The American people are in favor of action. Polling from Stanford
University and the New York Times shows that two-thirds of Americans,
including half of Republicans, favor government action to reduce global
warming, and two-thirds, including half of Republicans, would be more
likely to vote for a candidate who campaigns on fighting climate
change. So why doesn't the GOP have a climate plan?
Regular Louisianans are doing their part to rebuild their State's
natural defenses. Common Ground Relief, a Lower Ninth Ward-based
operation aimed at creating resilient gulf coast communities, has been
planting marsh grass and trees--about 10,000 trees every year--in the
wetlands and barrier islands along the Louisiana coast. Those natural
barriers can absorb some of the power of big storms and take some of
the pressure off the new levees. Last July, New Orleans mayor Mitch
Landrieu joined Pope Francis at the Vatican to discuss global
challenges, including climate change. Mayor Landrieu recalled the
memory of Katrina. I will quote him:
We have now become a warning to all the others. Neglected
environmental degradation has consequences. The poor are hit
the hardest and they suffer the most. The levees broke, the
water flooded in, and in the blink of an eye, the Gulf of
Mexico surged over the rooftops of a great American city.
Thousands of us, many of the most vulnerable who couldn't
find a way to evacuate the city, were left behind as if their
lives did not have value.
We know that we are loading the dice for more damaging weather with
our relentless carbon pollution. To pretend this threat does not exist
is to put property at risk, to put communities at risk, and to put
American lives at risk. And incidentally, it is also to put our heads
in the sand.
Eventually the Republican Party is going to have to break itself free
from the clutches of the fossil fuel industry. They are going to have
to. They are losing the American people, their own young voters. And
they are going to have to rise up to their duty to serve the people of
their States and of this country. It is my hope that when they get
around to doing that, it won't be too late, but it is time to wake up.
I yield the floor.
The PRESIDING OFFICER. The esteemed Senator from Alaska.

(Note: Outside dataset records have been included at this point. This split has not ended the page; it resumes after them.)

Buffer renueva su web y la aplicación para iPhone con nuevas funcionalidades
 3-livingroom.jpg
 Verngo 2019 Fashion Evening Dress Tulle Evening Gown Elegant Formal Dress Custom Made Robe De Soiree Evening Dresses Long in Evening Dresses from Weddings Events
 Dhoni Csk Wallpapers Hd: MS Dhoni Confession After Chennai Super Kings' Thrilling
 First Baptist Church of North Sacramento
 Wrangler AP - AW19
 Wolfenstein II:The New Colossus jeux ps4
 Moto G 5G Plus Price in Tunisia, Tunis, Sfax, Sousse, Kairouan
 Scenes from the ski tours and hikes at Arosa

Mr. SULLIVAN. Mr. President, I rise to add my voice for the
bipartisan disapproval of the President's nuclear agreement with Iran
that we have been debating all week and that we will continue to
debate. I do so in the spirit that resulted in 83 U.S. Senators from
both sides of the aisle writing a letter just last year to the
President of the United States. This letter hasn't gotten a lot of
attention in this debate, and I certainly think it should.
In that spirit, the Senate, in an incredibly bipartisan way--by the
way, several of those Senators are still here. There were 41 Democrats,
41 Republicans, and 1 Independent who signed this letter to the
President of the United States saying: These are the strategic goals we
want in this agreement, these are the goals we should have for the
security of the United States, and these are the goals we think will
protect America and our allies. None of these have been met in the
nuclear agreement we have been debating. This letter says that Iran
must dismantle its nuclear weapons program and it must be prevented
from ever having a path to a nuclear bomb. It also states that Iran
should have no inherent right to enrichment.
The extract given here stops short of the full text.